» Input:
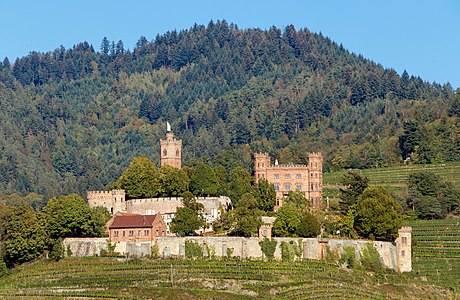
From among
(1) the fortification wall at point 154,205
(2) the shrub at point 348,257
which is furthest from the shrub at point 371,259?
(1) the fortification wall at point 154,205

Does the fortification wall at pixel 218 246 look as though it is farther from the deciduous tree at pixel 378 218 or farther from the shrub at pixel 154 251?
the deciduous tree at pixel 378 218

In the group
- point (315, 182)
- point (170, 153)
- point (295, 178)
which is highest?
point (170, 153)

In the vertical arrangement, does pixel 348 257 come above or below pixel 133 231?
below

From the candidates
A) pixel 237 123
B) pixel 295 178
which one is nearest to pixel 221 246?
pixel 295 178

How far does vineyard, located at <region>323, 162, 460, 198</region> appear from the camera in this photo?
291 ft

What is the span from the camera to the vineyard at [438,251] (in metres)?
66.7

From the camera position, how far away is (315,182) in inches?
3194

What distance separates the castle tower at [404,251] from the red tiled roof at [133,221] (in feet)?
57.2

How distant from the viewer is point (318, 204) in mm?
80125

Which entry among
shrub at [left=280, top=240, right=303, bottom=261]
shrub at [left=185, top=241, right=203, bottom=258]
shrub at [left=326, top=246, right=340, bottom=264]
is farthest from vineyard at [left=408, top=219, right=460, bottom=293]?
shrub at [left=185, top=241, right=203, bottom=258]

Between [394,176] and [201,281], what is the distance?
3733cm

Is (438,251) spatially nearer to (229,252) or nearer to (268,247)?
(268,247)

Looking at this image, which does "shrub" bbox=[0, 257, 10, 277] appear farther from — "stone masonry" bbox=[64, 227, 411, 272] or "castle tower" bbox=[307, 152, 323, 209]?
"castle tower" bbox=[307, 152, 323, 209]

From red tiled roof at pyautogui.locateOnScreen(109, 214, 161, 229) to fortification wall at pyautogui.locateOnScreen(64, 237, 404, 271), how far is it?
1229 millimetres
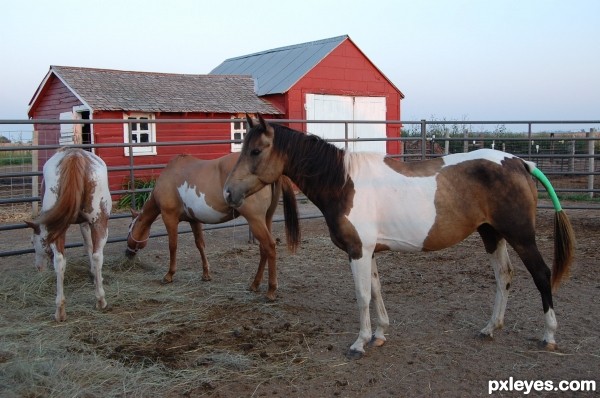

» Aim of the task: Starting at the line containing "From red tiled" and ending with the last line of the records, write those lines out again, request included. Multiply every distance in the answer by 1.7 and round to a whole number, with halves rounding up. Leave the pictures out.

» Output below:
From red tiled roof at pyautogui.locateOnScreen(109, 214, 161, 229) to fortification wall at pyautogui.locateOnScreen(64, 237, 404, 271), how far is it?
2089 millimetres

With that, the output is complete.